Wenn wir die Botschaften als einen Anruf der Liebe Gottes betrachten, ist es leichter möglich die asketischen Bemühungen zu verstehen, die uns mitunter abverlangt werden können. Natürlich darf man sich nicht überfordern. Die Muttergottes regt zwar auch zum Fasten an, jedoch sollen wir immer nur in kleinen Schritten vorangehen. Sonst übernehmen wir uns und geben auf, weil wir das ganze nicht auf einmal schaffen. Wir sollen aber kleine Opfer bringen. Maria überfordert uns nicht, jedoch führt sie zu einem Ideal hin, dass uns Jesus ähnlicher macht. Und damit werden wir mehr und mehr den neuen Menschen anziehen. Wir werden Gott ähnlicher. Es fällt uns leichter, unseren nächsten zu lieben, wenn wir auf die Botschaften hören. Wir lernen den Verzicht, das Opfer, welche Voraussetzungen dafür sind, dass wir einander die Verletzungen vergeben können, die wir uns gegenseitig zugefügt haben.

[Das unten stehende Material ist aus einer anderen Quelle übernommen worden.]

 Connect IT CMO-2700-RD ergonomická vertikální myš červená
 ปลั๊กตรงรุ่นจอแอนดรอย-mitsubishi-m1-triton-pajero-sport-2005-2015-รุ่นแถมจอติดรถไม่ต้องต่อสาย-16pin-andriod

Opferbereitschaft, Fasten, Liebe – zu Gott und zum Nächsten. Dazu gehört auch die Versöhnung, die Beichte. Gebet ist wichtig, um die Verbindung zu Gott herzustellen. Da empfiehlt uns die Muttergottes besonders das Rosenkranzgebet. Ganz besonders nah ist uns Gott jedoch in der Eucharistie. Es ist traurig, dass dieses Geschenk (Eucharistie), das uns Gott macht, immer weniger gewürdigt wird. Auch eine allzu liberal gedachte Anpassung der Eucharistiefeier an die evangelische Mahl-Praxis kann problematisch werden. Wenn wir schon dieses Geschenk der Gegenwart Gottes in unseren Kirchen, Klöstern und in vielen Gebetsstätten haben, nämlich das Zelten Gottes in den Tabernakeln der Welt, dürfen wir es auch nutzen und in Anspruch nehmen. Gott schenkt so viele Gnaden durch das Allerheiligste und er freut sich auch, wenn wir zu ihm kommen und er uns dann beschenken kann.